--- START OF Listed records ---
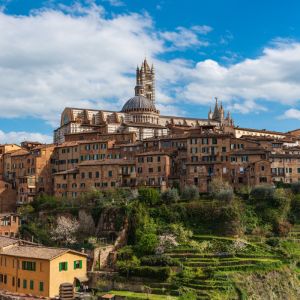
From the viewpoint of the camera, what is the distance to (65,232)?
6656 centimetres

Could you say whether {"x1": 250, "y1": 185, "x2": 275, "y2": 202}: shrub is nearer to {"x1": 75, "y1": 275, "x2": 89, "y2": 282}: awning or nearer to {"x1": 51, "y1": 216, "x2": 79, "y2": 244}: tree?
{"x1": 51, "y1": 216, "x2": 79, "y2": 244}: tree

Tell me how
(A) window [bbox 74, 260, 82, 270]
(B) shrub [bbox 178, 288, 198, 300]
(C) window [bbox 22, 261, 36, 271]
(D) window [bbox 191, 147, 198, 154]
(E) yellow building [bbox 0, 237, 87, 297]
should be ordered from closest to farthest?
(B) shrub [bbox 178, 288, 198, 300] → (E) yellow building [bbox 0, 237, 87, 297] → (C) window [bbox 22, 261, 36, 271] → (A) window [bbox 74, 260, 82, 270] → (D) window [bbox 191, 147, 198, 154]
--- END OF Listed records ---
--- START OF Listed records ---
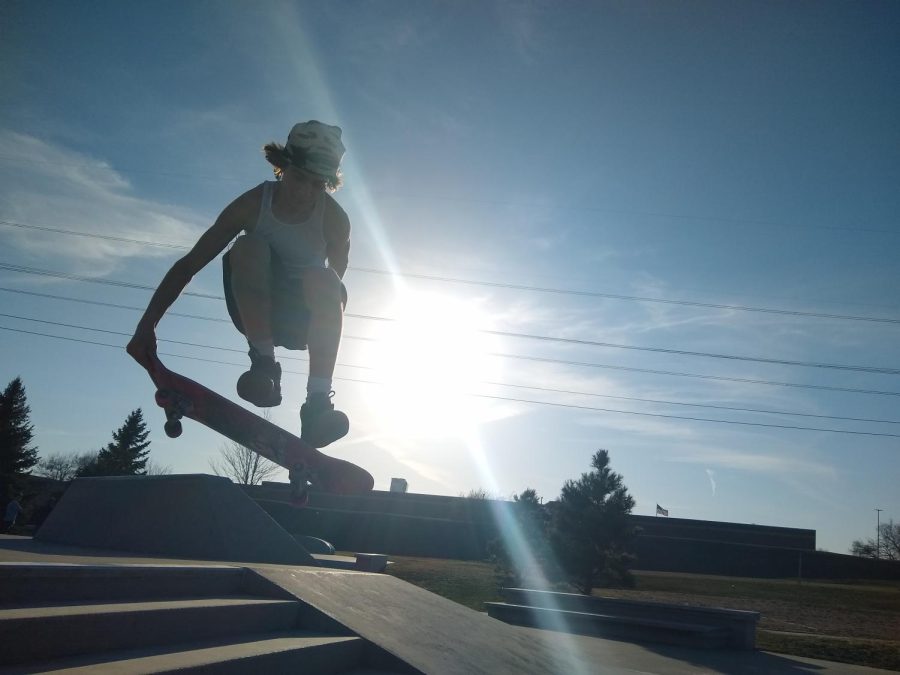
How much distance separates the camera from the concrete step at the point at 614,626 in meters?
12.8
--- END OF Listed records ---
--- START OF Listed records ---
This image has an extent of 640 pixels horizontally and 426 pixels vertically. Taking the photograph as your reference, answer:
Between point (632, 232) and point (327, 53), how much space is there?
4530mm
--- END OF Listed records ---
● What needs to be done:
Extract every line of the listing above that contains the string "much", matching case exactly.

● Correct output:
How much distance separates the camera from the concrete step at the point at 614,626 in meters?
Between point (632, 232) and point (327, 53), how much space is there?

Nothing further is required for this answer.